Tyle iż ta „mama” później opluwała ją za plecami. Gdy Jacek wracał pijany, nocował Bóg wie gdzie, a Krysia dzwoniła — tamta tylko wzdychała:
— No i czego chcesz, córeczko? Mężczyzna zmęczony…
Minęły dwa lata — rozwód. Dziecko się urodziło, ale żadna z „mam” nie interesowała się ani wnukiem, nią samą.
Z drugą było inaczej. Tamta teściowa od razu stanęła okoniem:
— Ten chłopak nie jest ci potrzebny. Wyrzuć go, gdzie chcesz, chociażby do domu dziecka. Pieniędzy na niego nie mamy.
I znów Krysia mówiła do niej „mamo”. Aż w końcu zrozumiała, iż za tym słowem kryje się tylko bezduszne okrucieństwo. Rozwiedli się, na szczęście nie mieli dzieci.
Teraz ma trzecie małżeństwo, i historia się powtarza. Te same czułe słowa. Ta sama naiwna nadzieja, iż jeżeli powie „mamusiu”, kobieta się rozpuści i stanie się bliska.
Ale nie. To nie działa.
Wiem, o czym mówię. Ja też mam teściową. I my… nie tylko się dogadujemy. Naprawdę się szanujemy. Potrafimy rozmawiać szczerze, pośmiać się, razem zbierać jabłka albo dyskutować o serialu. Ale zwracamy się do siebie po imieniu. I to nam nie przeszkadza być bliższymi niż niektórzy krewni.

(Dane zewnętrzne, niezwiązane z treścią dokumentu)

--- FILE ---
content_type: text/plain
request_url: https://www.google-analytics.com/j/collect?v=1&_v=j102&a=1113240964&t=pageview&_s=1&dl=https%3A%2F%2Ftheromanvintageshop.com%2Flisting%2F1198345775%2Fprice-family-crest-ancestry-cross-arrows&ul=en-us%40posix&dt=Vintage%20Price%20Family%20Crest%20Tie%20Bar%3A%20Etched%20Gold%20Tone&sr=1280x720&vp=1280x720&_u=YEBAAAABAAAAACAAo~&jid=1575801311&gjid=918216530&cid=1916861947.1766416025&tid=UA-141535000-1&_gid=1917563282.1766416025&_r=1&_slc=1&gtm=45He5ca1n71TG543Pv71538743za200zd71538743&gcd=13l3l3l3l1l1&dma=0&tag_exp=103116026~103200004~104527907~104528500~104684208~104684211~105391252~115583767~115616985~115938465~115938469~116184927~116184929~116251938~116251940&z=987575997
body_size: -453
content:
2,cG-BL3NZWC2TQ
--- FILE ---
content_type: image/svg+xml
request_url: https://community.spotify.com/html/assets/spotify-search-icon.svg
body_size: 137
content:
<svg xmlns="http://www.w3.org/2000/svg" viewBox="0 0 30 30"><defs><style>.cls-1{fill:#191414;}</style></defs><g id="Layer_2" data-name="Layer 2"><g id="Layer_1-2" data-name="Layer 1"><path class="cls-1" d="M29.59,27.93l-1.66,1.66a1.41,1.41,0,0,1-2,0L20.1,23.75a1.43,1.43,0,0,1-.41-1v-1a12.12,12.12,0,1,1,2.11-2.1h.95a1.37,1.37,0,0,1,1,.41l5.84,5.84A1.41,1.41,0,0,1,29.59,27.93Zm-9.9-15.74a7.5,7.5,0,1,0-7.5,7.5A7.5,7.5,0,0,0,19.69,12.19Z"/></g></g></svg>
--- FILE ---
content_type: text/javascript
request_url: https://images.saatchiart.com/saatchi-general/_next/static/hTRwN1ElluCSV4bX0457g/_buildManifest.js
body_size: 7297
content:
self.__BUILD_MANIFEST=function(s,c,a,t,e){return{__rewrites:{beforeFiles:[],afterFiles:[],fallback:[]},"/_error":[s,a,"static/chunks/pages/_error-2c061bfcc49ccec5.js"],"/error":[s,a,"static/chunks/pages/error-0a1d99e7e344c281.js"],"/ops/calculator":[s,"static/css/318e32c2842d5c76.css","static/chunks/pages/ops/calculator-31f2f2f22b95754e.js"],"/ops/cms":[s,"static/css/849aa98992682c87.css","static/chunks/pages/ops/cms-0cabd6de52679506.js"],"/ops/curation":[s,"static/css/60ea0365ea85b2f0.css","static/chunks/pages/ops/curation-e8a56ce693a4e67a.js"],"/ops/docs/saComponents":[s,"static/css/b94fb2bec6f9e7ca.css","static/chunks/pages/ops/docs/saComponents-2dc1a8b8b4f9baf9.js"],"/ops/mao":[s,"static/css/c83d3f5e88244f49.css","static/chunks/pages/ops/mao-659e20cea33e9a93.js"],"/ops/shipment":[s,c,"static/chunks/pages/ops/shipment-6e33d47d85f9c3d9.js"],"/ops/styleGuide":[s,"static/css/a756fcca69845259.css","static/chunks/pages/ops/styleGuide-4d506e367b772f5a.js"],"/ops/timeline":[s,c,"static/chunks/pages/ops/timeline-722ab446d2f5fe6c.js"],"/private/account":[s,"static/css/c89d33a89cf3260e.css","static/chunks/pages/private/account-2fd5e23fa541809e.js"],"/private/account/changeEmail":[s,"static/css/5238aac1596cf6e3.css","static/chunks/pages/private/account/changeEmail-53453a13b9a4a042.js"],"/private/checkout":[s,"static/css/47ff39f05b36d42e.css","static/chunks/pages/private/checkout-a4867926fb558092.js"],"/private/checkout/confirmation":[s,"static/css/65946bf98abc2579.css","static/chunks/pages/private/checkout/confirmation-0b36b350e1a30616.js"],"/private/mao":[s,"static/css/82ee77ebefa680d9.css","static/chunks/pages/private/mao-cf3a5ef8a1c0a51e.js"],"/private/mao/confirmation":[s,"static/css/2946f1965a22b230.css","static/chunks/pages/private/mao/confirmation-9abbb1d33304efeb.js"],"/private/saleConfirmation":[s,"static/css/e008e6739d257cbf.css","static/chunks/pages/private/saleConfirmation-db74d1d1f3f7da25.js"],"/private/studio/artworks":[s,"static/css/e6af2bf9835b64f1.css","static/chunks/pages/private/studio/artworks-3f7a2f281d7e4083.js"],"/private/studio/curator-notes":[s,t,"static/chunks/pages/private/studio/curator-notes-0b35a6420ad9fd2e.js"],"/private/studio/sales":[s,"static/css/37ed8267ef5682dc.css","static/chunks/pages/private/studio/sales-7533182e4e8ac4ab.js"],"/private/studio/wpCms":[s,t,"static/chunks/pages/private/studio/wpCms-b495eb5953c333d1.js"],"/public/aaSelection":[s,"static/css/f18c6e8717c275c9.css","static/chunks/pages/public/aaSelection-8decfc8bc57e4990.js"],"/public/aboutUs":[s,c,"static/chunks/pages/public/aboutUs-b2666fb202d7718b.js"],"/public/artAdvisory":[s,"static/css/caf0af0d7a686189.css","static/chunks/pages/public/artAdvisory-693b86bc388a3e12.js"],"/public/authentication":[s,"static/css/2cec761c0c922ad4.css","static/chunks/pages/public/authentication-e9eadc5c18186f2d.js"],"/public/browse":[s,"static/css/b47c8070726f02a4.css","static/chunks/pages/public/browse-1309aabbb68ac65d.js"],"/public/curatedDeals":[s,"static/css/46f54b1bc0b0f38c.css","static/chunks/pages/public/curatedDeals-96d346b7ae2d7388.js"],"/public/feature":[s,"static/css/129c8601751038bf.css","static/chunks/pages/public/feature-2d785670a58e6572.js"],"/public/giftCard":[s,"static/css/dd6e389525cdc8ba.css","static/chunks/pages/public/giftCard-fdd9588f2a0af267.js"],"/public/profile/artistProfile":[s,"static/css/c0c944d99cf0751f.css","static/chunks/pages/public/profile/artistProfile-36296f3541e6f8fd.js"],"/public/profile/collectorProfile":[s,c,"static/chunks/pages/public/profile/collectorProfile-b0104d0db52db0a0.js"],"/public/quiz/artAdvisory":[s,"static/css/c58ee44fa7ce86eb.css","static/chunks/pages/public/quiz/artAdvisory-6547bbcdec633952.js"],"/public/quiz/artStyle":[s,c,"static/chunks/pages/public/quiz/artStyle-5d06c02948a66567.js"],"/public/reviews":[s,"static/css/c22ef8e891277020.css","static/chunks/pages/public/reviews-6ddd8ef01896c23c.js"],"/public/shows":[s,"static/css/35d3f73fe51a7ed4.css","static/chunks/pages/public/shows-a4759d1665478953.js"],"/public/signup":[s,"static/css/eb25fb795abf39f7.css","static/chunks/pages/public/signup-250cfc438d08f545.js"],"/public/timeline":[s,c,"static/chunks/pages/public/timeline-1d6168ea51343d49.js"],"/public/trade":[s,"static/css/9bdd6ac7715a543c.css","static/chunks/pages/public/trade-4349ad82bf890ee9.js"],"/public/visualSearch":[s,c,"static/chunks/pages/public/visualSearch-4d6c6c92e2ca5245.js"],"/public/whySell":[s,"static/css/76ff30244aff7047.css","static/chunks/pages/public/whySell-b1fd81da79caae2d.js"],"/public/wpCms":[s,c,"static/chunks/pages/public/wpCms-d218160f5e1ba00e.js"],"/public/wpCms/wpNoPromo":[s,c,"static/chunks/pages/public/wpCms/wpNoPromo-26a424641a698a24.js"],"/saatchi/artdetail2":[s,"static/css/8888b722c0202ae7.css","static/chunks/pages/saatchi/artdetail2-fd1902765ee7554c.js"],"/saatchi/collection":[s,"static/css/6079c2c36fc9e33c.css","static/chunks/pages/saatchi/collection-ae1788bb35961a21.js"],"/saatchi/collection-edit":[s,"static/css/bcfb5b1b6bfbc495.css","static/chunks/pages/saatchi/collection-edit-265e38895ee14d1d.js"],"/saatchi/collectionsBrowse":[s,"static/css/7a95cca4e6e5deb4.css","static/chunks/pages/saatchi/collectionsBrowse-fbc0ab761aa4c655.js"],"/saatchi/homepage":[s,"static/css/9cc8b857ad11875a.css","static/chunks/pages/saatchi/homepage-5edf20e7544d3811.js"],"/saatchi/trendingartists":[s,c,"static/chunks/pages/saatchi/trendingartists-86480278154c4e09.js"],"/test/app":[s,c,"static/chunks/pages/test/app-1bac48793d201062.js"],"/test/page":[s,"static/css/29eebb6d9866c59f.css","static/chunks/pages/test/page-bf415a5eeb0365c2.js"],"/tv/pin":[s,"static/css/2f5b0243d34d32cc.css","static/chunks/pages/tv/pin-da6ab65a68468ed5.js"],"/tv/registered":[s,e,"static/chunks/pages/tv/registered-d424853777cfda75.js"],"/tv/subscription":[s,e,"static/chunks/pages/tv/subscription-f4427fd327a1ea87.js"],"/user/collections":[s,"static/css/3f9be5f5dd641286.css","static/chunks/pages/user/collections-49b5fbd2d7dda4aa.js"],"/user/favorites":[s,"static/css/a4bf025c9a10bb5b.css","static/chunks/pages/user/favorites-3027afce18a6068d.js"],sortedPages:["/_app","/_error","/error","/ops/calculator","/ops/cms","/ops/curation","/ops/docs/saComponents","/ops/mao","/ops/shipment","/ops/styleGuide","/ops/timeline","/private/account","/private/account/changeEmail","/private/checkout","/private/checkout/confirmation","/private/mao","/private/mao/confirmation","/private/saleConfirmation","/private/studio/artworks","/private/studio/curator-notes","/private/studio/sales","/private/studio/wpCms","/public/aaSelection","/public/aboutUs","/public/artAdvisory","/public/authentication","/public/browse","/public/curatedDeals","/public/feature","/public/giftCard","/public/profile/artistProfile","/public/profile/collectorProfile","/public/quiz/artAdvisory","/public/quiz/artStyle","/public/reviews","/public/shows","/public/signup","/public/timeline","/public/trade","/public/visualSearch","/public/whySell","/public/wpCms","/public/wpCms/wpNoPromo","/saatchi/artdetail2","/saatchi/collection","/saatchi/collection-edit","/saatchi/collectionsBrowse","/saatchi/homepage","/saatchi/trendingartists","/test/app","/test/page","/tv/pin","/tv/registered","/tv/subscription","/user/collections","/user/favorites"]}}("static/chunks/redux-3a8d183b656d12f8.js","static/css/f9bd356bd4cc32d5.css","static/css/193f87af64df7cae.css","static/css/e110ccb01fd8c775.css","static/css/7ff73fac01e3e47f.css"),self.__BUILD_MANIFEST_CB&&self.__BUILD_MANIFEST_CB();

Bo „mama” to nie słowo dla korzyści. To jak order. Trzeba go zasłużyć. Nie kupisz go kompotem ani uśmiechem. Prawdziwa matka to nie ta, która weszła do twojego życia z mężem. To ta, która została — na zawsze.
I tak, zdarza się, iż teściowa staje się bliższa niż rodzona matka. To się dzieje. Ale to rzadkość. Wyjątek. A nie reguła.
Dlatego gdy słyszę:
— Mamo, może herbaty?
— Mamusiu, jak się czujesz?
Zadaję sobie zawsze to samo pytanie: to miłość? Czy tylko nawyk udawania?